While kids prepare to go back to school, some will enter at various stages and are thinking about what lies ahead. The juniors and seniors in high school, for example, are starting to think about where they want to go to college. Some of the students have had initial thoughts about what they want to do with their lives. Others know what career path they want to pursue, while still others have no idea and are not in any hurry. They may have filled out and mailed in applications already and may have based them on a variety of factors, like affordability. Attending a university, especially out-of-state, is very expensive. College students, including graduate students, now carry a heavy burden of student loan debt. According to http://www.collegedebt.com, the current student loan debt clock is at an eye-popping, $1.4 trillion and growing…
Some college kids are excited to “see the light at the end of the tunnel” with only one more year to go. Others are heading off to school for the first time where they will encounter a new culture, make new friends, toy with the thought of how much money they want to make, face temptation but hopefully learn the connection between independence and responsibility, and be challenged to attend Mass weekly. Below are five questions to ask a college student. They are:
- “What type of mindset” should you have in trying to figure out what to do with your life?” One answer is what St. Paul said to the Corinthians, “we have the mind of Christ” (1 Cor. 2:16). So put it on! You can have the mind of Christ if you feed it with prayer and Sacred Scripture which can aid you in what career path to take. By the way, remember to take the Bible with you to college… and read it.
- What interests you? We all have interests in doing things (playing sports, dabbling in art, caring for people, etc…). What draws you? What do you enjoy doing? Do you have a genuine joy in your heart for being in airplanes, for example, and therefore possibly have an interest in flying one someday? Is there anything that interests you to read or research that would make you want to follow up and apply it in some way? Narrow and evaluate your interests.
- What talent(s) do you have? While God blesses us with potential and abilities, He also blesses us with multiple talents. Some talents like doing well in school or working on cars may come natural. If we don’t already know our talent(s), sometimes God challenges us to discover them.
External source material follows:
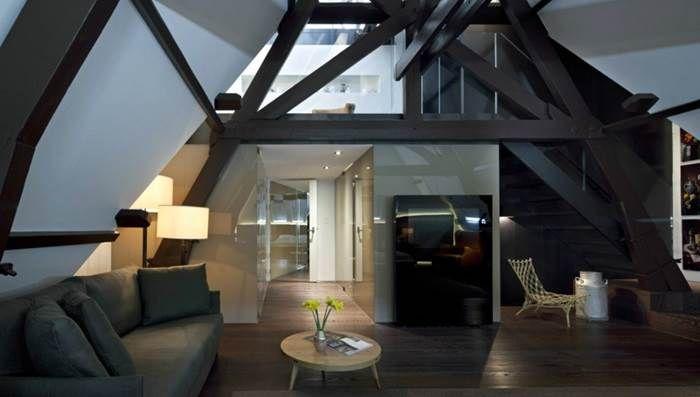 Hier vind je onze tips met de meest unieke, romantische en decadente hotelkamers- en suites in Amsterdam, leuk voor het vieren van een speciale gelegenheid, een weekendje weg of natuurlijk een bijzonder tripje voor Valentijnsdag!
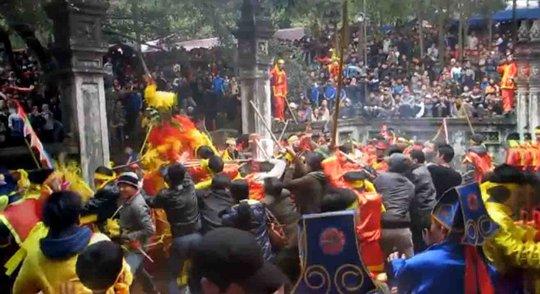 Cảnh cướp lộc ở lễ hội đền GióngẢnh: Nguyễn Hưởng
We can’t discover our talent and work to develop it unless we first try and risk failure, that is with calculated risk. But we learn from our failures and mistakes as well as our sins. Maybe you are thinking about becoming a teacher. You may feel you are blessed with good people skills. You’re smart and organized. You enjoy being in the company of younger kids, and think you would like to teach elementary school. You may want to ask a teacher questions, or if you are accepted in a teaching program at school, pursue an internship to see if it’s something you like and could see yourself doing for many years to come. You may also want to read the “Parable of the Talents” in the Bible (Mt. 25:14-30, Lk. 19:12-27).
- What is God calling you to do with your life? This is the most important question and yet the most difficult to answer. God wants you and me to do something great with our lives that brings us peace, joy, and happiness. But we know it’s not that way all the time. It also involves the cross, which we are called to embrace like Jesus, knowing that the cross of suffering and pain helps us grow and learn. The cross may be your future boss, an annoying co-worker some day, moving away from the comfort zone of your family and friends, or an assignment given to you that seems to be an impossibly large task to do in unfair amount of time. The cross also helps to strengthen and mature us in the spiritual life. But when we start to ask and pray to God what he wants us to do with our lives, since he has a better plan than we do, we know we are on the right path looking to fulfill his plan; to do his will rather than ours (Mt. 26:39, Lk. 22:42).
- Are there any helpful “spiritual tools” to help you discern a career path? One helpful tool that can be used to evaluate your interests, talents, and discern what God is calling you to do with your life is to use of the cardinal virtue of prudence (The other three cardinal virtues are temperance, justice, and fortitude). Prudence is the virtue that disposes practical reason to discern our true good in every circumstance and to choose the right means of achieving it… The prudent man (or woman) determines and directs his conduct in accordance with this judgment…” (Catechism 1806).
Pray to the Holy Spirit to become more prudent in your decisions that God may bless you with good judgment to choose the college, the career, and even the spouse He desires for you as well as the grace to know and do his will. Despite having different career paths, we pray that we may all take the paths that lead us to the same destination of heaven. Amen.